I want to use some categorical variables in DEA using DEAP software. I want to know if we can use binary data in DEAP. If not, is there any procedure in R or any other software that may help me with that.
I guess this would be a problem because with binary (0,1) variables it would only take an alternative to have a value of 1 in one criteria/variable (output for example) to be on the efficiency frontier, since DEA maximizes the weights of the criteria that each DMU (alternative) excels in. With a weight of 100 % on that variable/criteria, such DMU (alternative) could never be deemed inefficient. And about 50% (in average) of the alternatives would satisfy that.
I suggest that you aggregate variables/criterias (Outputs and/or inputs). For example aggregating 3 binary outputs you would already get some more discrimination. Your new variable would have the following value levels:
1+1+1=3
1+1+0=2
1+0+0=1
0+0+0=0
This sort of variable redefinition could help overcome the problem. Since the results might depend on the chosen aggregation I would do it the most reasonable way (from a modelling perspective) aggregating the variables according to their meaning.
I would suggest to have a look on the following studies by Banker and Morey (1986) and Forsund (2001). Although both are bit old but may be helpful for you. Here you find the links to both publications: http://astro.temple.edu/~banker/DEA/11%20The%20Use%20of%20Variables%20in%20Categorical%20Data%20Envelopment%20Analysis.pdf
http://www.icer.it/docs/wp2001/Forsund6-01.pdf
Both focused on use of categorical variables with mix of continuous variables into DEA.
Actually, the basic assumption of the original DEA is that the variables are on a ratio-scale. Thus the traditional DEA can be applied to binary variables. However, there are some ways to overcome this problem:
1. If you have many binary variables you may use their linear combinations with positive weights. Those variables are approximately ratio-scale ones. Principal component analysis is not working, even if it is much used, because some weights are negative. It means that originally inefficient variables may become efficient.
2. Another way is to use a completely different technique in the spirit of the original DEA in the sense that an effficien score is computed in the different way as in the oriiginal one. See, the reference below:
Dehnokhalaji, A., Korhonen, P. J., Köksalan. M., Nasrabadi, N., and Wallenius, J. (2010): “Efficiency Analysis to Incorporate Interval Scale Data”, European Journal of Operational Research 207, pp. 1116-1121.

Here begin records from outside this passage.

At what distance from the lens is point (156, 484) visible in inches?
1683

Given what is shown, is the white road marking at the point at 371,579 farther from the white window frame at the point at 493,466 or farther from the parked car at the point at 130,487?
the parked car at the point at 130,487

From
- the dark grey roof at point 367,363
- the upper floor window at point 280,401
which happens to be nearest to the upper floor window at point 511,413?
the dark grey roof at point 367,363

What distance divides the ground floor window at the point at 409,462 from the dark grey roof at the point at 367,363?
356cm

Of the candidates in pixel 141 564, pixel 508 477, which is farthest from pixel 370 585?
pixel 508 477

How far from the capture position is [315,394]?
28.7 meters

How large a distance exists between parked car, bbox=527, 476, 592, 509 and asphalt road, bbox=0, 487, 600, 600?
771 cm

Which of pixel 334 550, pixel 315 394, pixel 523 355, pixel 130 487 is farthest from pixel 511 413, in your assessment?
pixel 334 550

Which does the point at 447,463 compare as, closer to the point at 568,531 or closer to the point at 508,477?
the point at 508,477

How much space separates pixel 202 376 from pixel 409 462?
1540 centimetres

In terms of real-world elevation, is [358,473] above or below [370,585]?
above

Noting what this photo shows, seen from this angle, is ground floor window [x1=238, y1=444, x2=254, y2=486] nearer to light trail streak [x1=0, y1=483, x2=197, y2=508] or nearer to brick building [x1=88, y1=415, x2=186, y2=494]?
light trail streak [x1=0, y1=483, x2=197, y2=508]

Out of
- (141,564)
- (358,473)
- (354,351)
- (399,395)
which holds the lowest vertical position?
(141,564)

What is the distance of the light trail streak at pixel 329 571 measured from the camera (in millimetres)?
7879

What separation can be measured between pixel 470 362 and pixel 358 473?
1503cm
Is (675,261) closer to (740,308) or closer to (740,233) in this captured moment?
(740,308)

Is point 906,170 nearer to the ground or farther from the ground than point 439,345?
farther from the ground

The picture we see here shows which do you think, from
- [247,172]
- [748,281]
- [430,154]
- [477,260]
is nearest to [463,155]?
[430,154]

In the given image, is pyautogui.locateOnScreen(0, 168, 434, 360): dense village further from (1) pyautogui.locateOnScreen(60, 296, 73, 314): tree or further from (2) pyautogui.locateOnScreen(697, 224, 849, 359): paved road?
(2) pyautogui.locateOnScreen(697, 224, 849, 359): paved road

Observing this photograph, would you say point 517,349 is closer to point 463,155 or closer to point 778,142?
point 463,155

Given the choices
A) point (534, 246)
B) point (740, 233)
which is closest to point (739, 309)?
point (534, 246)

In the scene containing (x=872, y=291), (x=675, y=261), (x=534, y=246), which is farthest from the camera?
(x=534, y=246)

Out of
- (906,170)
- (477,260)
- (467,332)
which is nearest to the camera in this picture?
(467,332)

In most papers, principal component analysis is used, but as I mentioned, it is problematic. If your variables have a hierarchical structure, you could use AHP (=Analytic Hierarchy Approach (see, Saaty 1980, or Saaty 1986).
How about when exogenous variables are binary ? I am running this model on R (rDEA package- Simar and Wilson 2007 model), however I am not sure whether it is considering binary variables as dummy in the truncated regression model (I have declared these variables as factor beforehand).Please guide.